# [Passage]
┄┄┄┄┄┄┄┄┄┄

And, some poor guy, who has moved in from a poor area of the United States, to get a job in these areas, probably in the IT industry, or something like that; and two members of the family, at least, are working—the house is very seldom occupied: They're all usually working on two or three jobs most of the time, when they're not just plain commuting, on these parking lots, called our superhighways, huh? And this is what's going on! In this country.
Now, the values of these houses, recently, became ridiculous, because people are not really getting by. Despite their high salaries, so-called, from IT and so forth; and despite two members of the family working all kinds of hours, and commuting all kinds of hours, they really can't make ends meet. So, along come some real estate dealers, and along comes this man who should never be allowed out of his bathtub—that is, Alan Greenspan (he'd never come clean, otherwise)—come along, and they start pumping money into the Fannie Mae/Freddie Mac mortgage operation.

┄┄┄┄┄┄┄┄┄┄

# [Exercise set]
A: In the passage about housing costs, what does the speaker call the superhighways?
B: Continue the remarks on house prices and mortgage lending from where they stop.

# [Data segment]
┄┄┄┄┄┄┄┄┄┄

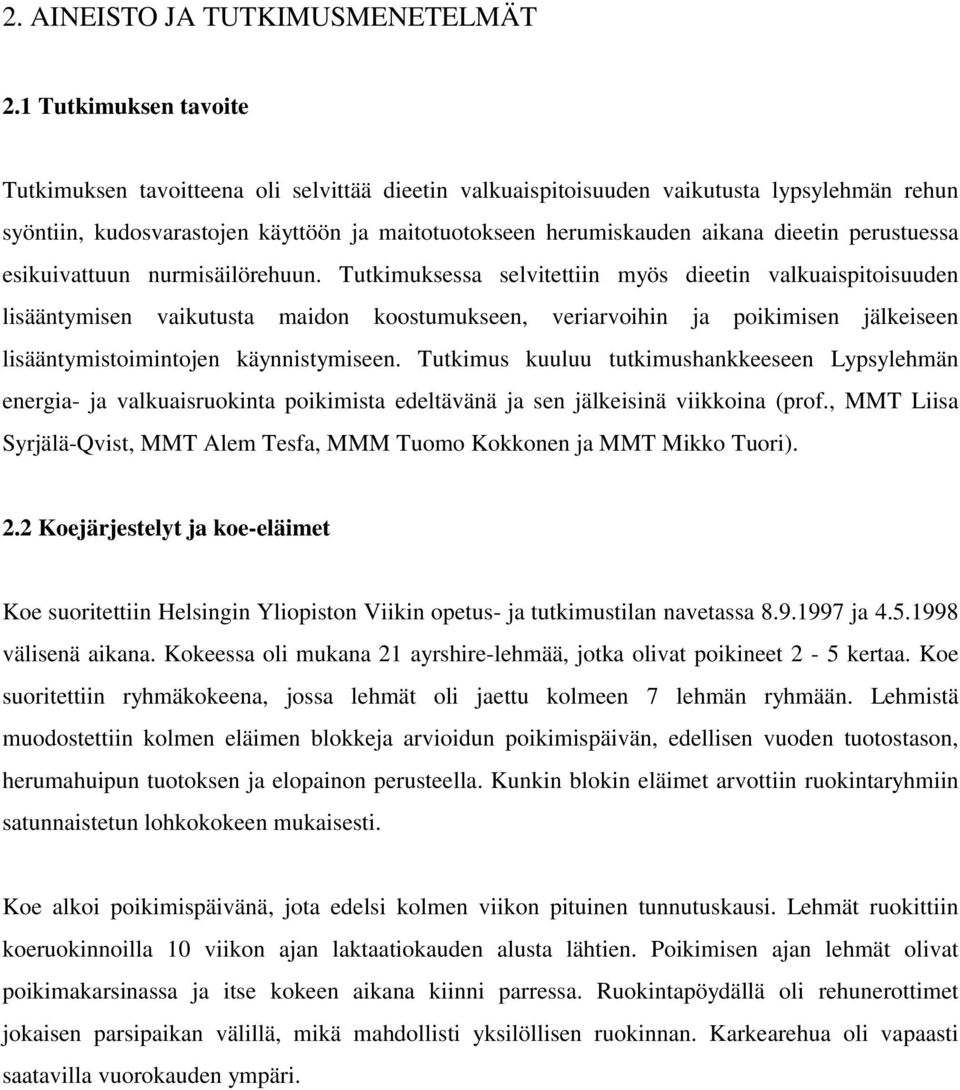 perustuessa esikuivattuun nurmisäilörehuun.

┄┄┄┄┄┄┄┄┄┄

# [Answer list]
A: Parking lots.

B:
Then, you have real estate dealers, who are in on the racket. These real estate dealers then say, "No, the values of housing in this area have really gone up." Suddenly, the bankers call up the mortgagees, the people with mortgages, and say, "Hey! Your house has just increased in value. Why don't you re-mortgage it? You can get some cash." So, people in various parts of the country, have been buying their groceries, from these areas, by "cashing out," based on an appreciation in the nominal value of the mortgages! Nothing actually happened. Someone said, in the real estate community, "These properties, here, are now increased in value in this area." So, the banker in the area, who is in on it, calls up the people bearing the mortgages, and tells them, "Well! You can get some money. If you just refinance your mortgage, you'll get an increase of several thousand dollars," or whatever, "and you can put that in your pocket!" And they use that to guy groceries, and things like that.
Now, what happens when it goes the other way? You're turning homeowners into squatters, if they're lucky. What happens if you have a vast collapse of employment in these areas, which has been oncoming, since about March, or so, or April of the year 2002, in the IT industry?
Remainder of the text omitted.